[TEXTAUSZUG]
Zudem sei es für die Polizeikräfte sehr schwierig, den Nachweis einer Widerhandlung gegen das Vermummungsverbot zu erbringen, weil die Identität der Täterschaft schwer festzustellen sei. Erschwerend komme hinzu, «dass regelrechte Uniformierungen in den Fanszenen bestehen». Eine mögliche Lösung sieht die Regierung in Videoaufnahmen, um Vermummte zu identifizieren und im Nachhinein zu sanktionieren.
Verbot der Gesichtsverhüllung «soll auch symbolische Bedeutung haben»
Der Regierungsrat schreibt weiter, die Einsatzkräfte sollten sich schwergewichtig auf die Verhinderung von Sachbeschädigungen und Gewaltanwendung ausrichten. Weil die Vermummung rechtlich nur als Übertretung gilt, ist sie auch kein Grund für eine Festnahme. Wenn ein vermummter Fan oder Demonstrant keine weiteren, schwerwiegenderen Verstösse begeht, dürfte die Polizei die Person demnach nicht festnehmen.

[IHRE AUFGABE] Führen Sie den obigen Text zum Vermummungsverbot im Anschluss an seinen letzten Satz weiter.

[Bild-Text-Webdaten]
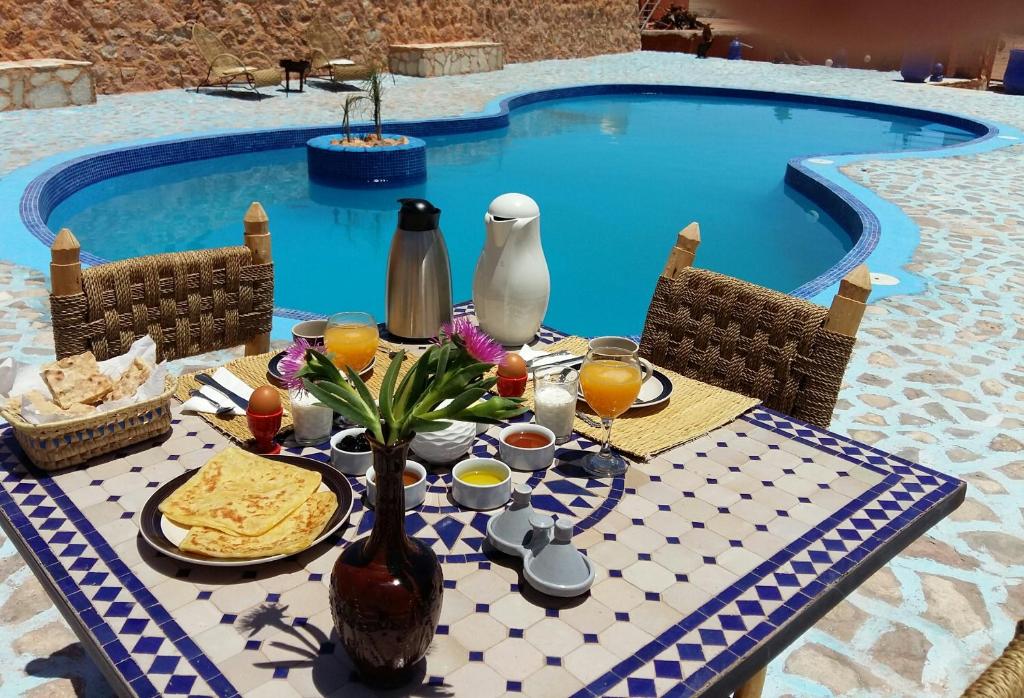 uma mesa com comida e bebidas junto a uma piscina em Riad Paradise of Silence em Aït Ben Haddou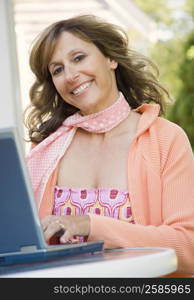 Portrait of a mature woman using a laptop and smiling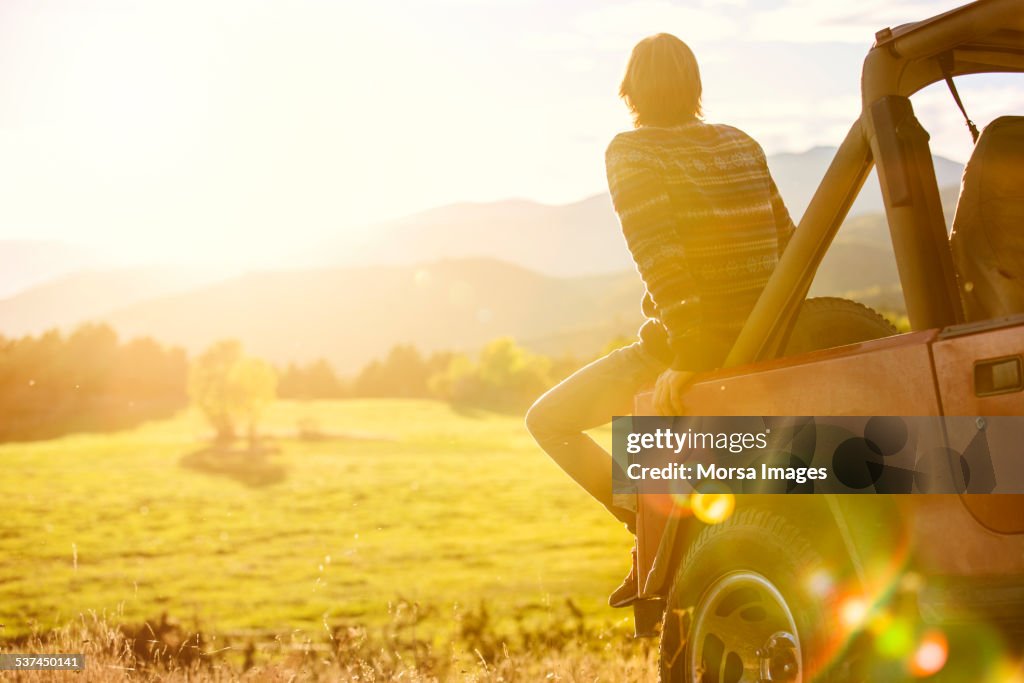 Man sitting on back of SUV parked at field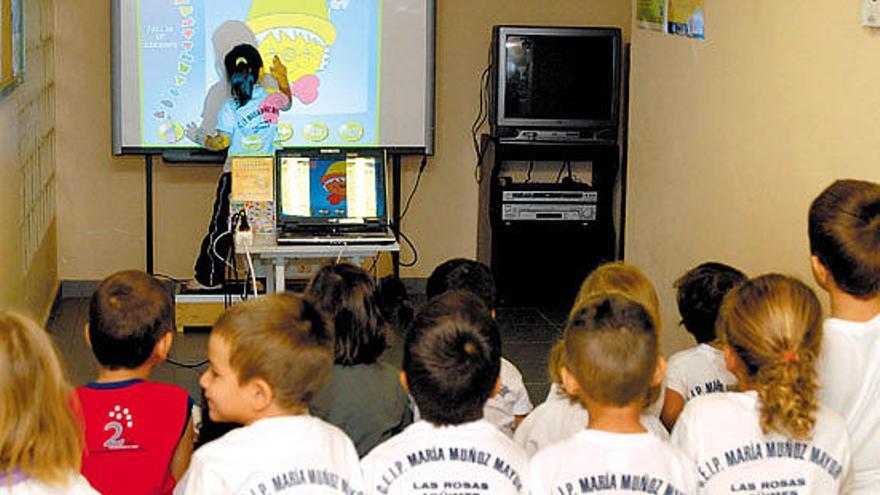 Los niños del Colegio María Muñoz Mayor del barrio de Las Rosas utilizando una de las pizarras digitales.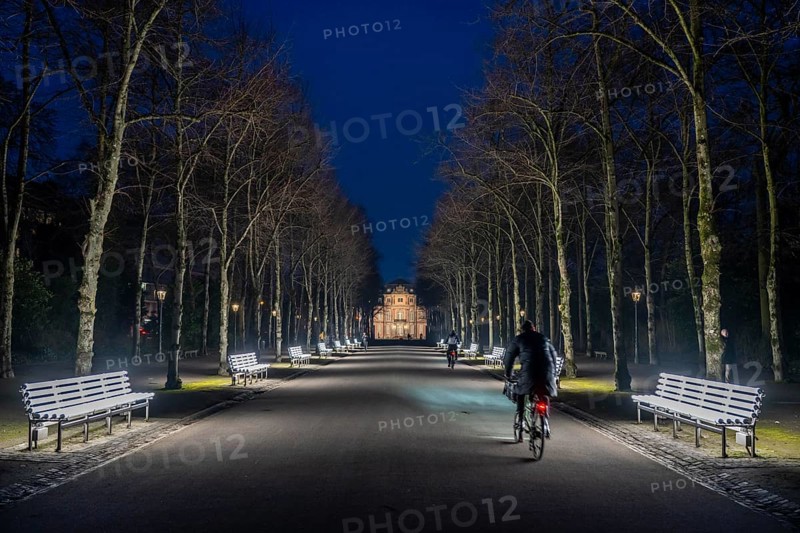 The light benches by artist Stefan Sous in the Hofgarten, entitled UV-A UV-B, 14 completely refurbished exhibits from the 2002 light-grey art exhibition, which now stand and light up as a permanent work of art on Jägerhofallee, LED technology, in the background Jägerhof Palace, home of the Goethe Museum, Düsseldorf, North Rhine-Westphalia, Germany, Europe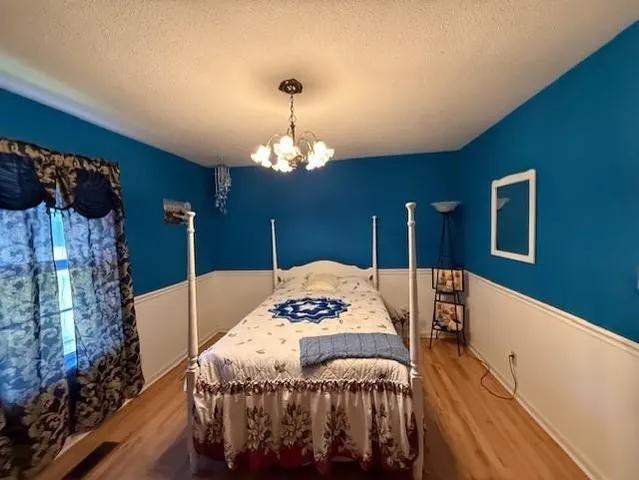 a spacious bedroom with a bed and a window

[ENDGÜLTIGE ANTWORT]
Trotz dieser Vorbehalte unterstützt der Regierungsrat die vorgeschlagene Verankerung des Verhüllungsverbots im Strafgesetzbuch. Für vermummte Personen, die das Ziel haben, anonym Straftaten zu begehen oder sich der Strafverfolgung zu entziehen, dürften keine rechtsfreien Räume geschaffen werden. «Die Verankerung des Verbots zur Gesichtsverhüllung soll also auch eine symbolische Bedeutung haben», schreibt die Regierung.
Weiterhin keine Meldungen von Burkaträgerinnen im Aargau
Rein symbolisch ist das Verhüllungsverbot im Aargau, wenn es um Burkaträgerinnen geht. «Allenfalls wäre es möglich, dass sich Touristinnen aus arabischen Ländern nicht an das Verhüllungsverbot halten würden. Bisher ist aber keine solche Meldung im Kanton bekannt», hält die Regierung dazu fest.
Die Vollverschleierung sei im Aargau kaum Thema und es sei nicht anzunehmen, dass dieses Phänomen «mit Flüchtlingen übermässig zunehmen wird». Aus den Ländern, wo die Burka getragen wird, kämen explizit Personen in die Schweiz, die sich mit den extremen religiösen Bräuchen nicht abfinden möchten, schreibt die Regierung.